BEGIN Text to read
Then I tasted one. A local farmer from whom I often purchased peaches suggested I try one. I resisted, citing my pure fruit ideal, and he looked at me with bewilderment. “Just try it.” He coaxed a piece into my hand, and I have been a convert ever since. Each variety has a multitude of flavors. They are sweet and juicy, with the definitive traits of their parental rootstocks. They make sensational preserves.

The farmer’s peaches were equally excellent but this is one tree I have not planted here. When I lived in Los Angeles I had an old peach tree, tucked into a warm corner of the garden. It was gnarled and contorted as though the successive summers had weighed it down with the effort of producing grapefruit-sized peaches. They were sumptuous, down-covered orbs, the color of the setting sun. Little wonder that so much has been written about peaches over the centuries.

They came to America with Spanish explorers but their origins lie further east in China, where they have been cultivated for more than 3,000 years. They, as with their other stone fruit brethren—plums, apricots, cherries and nectarines—are all species of the genus Prunus and members of the large rose family. Its name Persicum malum, meaning Persian Apple, reflects its physical journey across Europe as Persians introduced peaches to the Romans.
END Text to read
BEGIN Data section
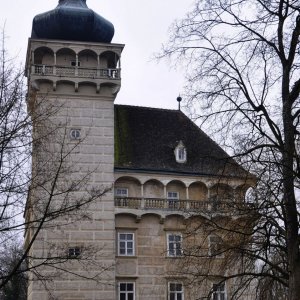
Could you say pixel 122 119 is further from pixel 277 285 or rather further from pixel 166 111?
pixel 277 285

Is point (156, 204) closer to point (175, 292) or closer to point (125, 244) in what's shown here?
point (125, 244)

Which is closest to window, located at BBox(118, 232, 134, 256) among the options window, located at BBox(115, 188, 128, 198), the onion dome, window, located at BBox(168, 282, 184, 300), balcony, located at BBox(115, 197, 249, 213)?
balcony, located at BBox(115, 197, 249, 213)

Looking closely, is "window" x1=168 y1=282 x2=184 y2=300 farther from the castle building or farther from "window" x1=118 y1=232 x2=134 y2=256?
"window" x1=118 y1=232 x2=134 y2=256

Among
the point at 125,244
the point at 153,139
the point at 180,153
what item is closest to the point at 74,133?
the point at 153,139

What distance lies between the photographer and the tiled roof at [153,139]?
32.7 meters

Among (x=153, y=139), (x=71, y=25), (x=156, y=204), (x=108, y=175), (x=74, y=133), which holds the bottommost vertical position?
(x=156, y=204)

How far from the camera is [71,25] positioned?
3319cm

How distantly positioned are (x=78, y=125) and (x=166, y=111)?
7.17 meters

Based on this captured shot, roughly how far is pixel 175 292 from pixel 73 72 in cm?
1203

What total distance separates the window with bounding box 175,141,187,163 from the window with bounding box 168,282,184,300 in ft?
21.0

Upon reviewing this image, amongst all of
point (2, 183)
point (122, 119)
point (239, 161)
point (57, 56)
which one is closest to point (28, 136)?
point (2, 183)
END Data section
Short task => Copy out the entire passage about peaches word for word. Rely only on the passage about peaches, not the records.

Result below =>
Then I tasted one. A local farmer from whom I often purchased peaches suggested I try one. I resisted, citing my pure fruit ideal, and he looked at me with bewilderment. “Just try it.” He coaxed a piece into my hand, and I have been a convert ever since. Each variety has a multitude of flavors. They are sweet and juicy, with the definitive traits of their parental rootstocks. They make sensational preserves.

The farmer’s peaches were equally excellent but this is one tree I have not planted here. When I lived in Los Angeles I had an old peach tree, tucked into a warm corner of the garden. It was gnarled and contorted as though the successive summers had weighed it down with the effort of producing grapefruit-sized peaches. They were sumptuous, down-covered orbs, the color of the setting sun. Little wonder that so much has been written about peaches over the centuries.

They came to America with Spanish explorers but their origins lie further east in China, where they have been cultivated for more than 3,000 years. They, as with their other stone fruit brethren—plums, apricots, cherries and nectarines—are all species of the genus Prunus and members of the large rose family. Its name Persicum malum, meaning Persian Apple, reflects its physical journey across Europe as Persians introduced peaches to the Romans.